Für die Version B sind Noten vorhanden, die
1949 aufgezeichnet worden waren.
Quelle:
Karl Wehrhan, Fr. Wienke, Lippische Volkslieder,
Detmold, 1912, Nr. 18, S. 31.
Vgl. auch K. Wehrhan, das lippische Zieglerlied,
Zeitschr. f. rhein. u. westfäl. Volksk. 24. 1927, 165-172,
Wolfgang Steinitz, Dt. Volkslieder demokratischen
Charakters aus sechs Jahrhunderten, Berlin (Ost) Bd. 1, S. 303f.
wo allerdings nur ein als fliegendes Blatt um 1880
erschienenes Spottlied mit 14 achtzeiligen Strophen behandelt wird, das
keinen einzigen Vers mit dem hier angeführten lippischen
Zieglerliedern Nr. 124B und 125 gemein. hat.

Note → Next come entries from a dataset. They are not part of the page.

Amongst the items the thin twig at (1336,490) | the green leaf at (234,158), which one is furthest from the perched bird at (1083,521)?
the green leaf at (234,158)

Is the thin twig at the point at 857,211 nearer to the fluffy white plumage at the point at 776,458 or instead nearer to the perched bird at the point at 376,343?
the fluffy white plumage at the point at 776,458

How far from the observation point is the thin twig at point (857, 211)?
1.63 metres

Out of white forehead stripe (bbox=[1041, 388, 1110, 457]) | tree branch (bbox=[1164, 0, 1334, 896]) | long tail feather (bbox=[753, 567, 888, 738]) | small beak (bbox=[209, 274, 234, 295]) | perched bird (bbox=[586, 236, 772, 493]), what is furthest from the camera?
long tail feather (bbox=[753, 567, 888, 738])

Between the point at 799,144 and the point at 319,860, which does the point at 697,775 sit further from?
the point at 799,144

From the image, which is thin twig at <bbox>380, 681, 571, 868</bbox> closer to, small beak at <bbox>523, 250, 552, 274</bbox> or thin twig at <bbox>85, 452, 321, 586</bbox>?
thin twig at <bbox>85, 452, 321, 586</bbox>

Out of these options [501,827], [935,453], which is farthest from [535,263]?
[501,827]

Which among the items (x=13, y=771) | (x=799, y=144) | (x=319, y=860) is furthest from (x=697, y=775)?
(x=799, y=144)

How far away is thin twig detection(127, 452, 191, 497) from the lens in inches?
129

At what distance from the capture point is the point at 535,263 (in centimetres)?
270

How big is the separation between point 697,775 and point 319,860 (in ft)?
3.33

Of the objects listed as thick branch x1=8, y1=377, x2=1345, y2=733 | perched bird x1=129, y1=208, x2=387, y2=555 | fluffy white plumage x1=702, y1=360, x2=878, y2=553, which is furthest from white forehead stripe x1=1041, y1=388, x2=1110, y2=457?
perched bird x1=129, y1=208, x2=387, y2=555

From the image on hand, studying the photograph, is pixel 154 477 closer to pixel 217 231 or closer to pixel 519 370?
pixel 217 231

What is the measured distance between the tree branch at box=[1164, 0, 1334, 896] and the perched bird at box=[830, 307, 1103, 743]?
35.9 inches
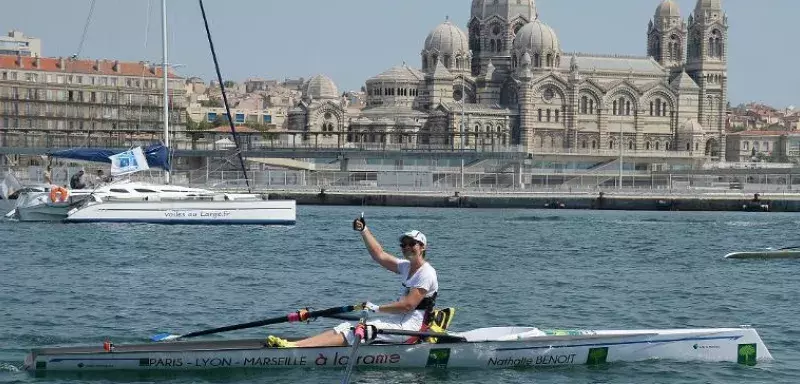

Die Str. 1-2:
1. … die Meister
werd’n all Tage dreister.
2. … die Lipper
wird’n alle Tage dicker.
haben jedoch in den anderen Varianten des Liedes
Nr. 124 Entsprechungen (s. S. 302) und sind offenbar von dort
übernommen.
Interessant sind die Bemerkungen ebenda S. 170
über dem Zieglerdichter Fritz Wienke in Brakelsick, dessen neues
Zieglerlied freilich nicht von dem frischen oppositionellen Geist der
alten lippischen Zieglerlieder enthält. von einem solchen
dichterisch begabten und dabei selbstbewussten lippischen Ziegler
stammt das hier aufgenommene Zieglerlied; zu Wenn die Ziegler wollen was verdienen siehe Nr. 124 B.
1
Bei Wehrhan, Lipp. steht: Und auch, auch, das unrhythmisch ist
fehlt in der von mir verglichenen Originalaufzeichnung im DVA.